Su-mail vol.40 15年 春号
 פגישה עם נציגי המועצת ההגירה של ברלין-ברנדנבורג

--

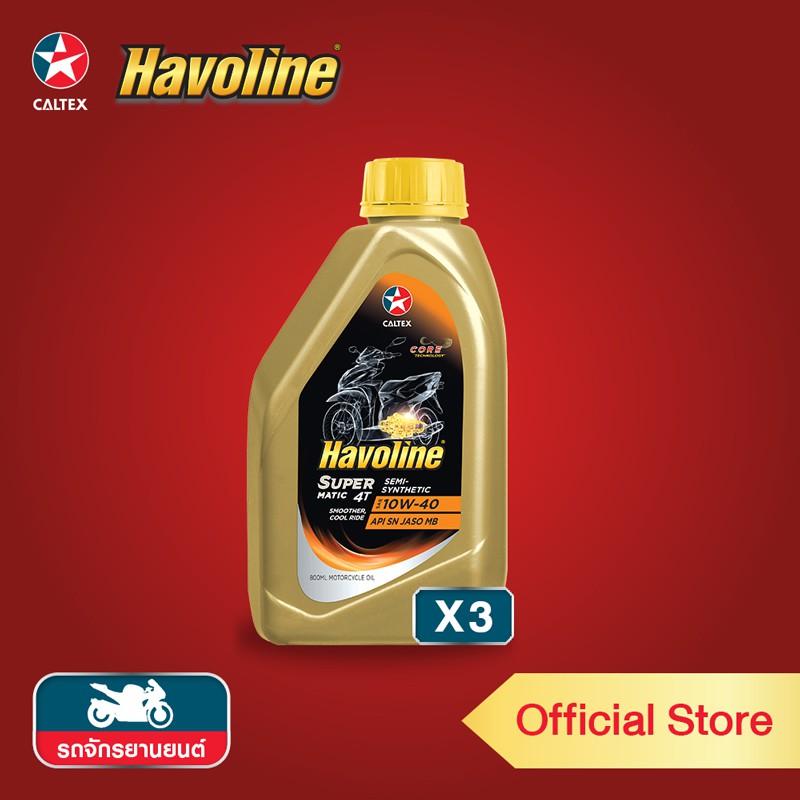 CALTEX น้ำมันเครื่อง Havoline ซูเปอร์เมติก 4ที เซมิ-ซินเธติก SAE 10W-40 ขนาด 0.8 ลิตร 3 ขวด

▶ **Exercise brief**
Here the job is to set down exactly the lines of the material above that fall between the one with "Su-mail vol.40 15年 春号" and the one with "פגישה עם נציגי", inclusive, and nothing beyond them.

▶ **Your solution**
Su-mail vol.40 15年 春号
 פגישה עם נציגי המועצת ההגירה של ברלין-ברנדנבורג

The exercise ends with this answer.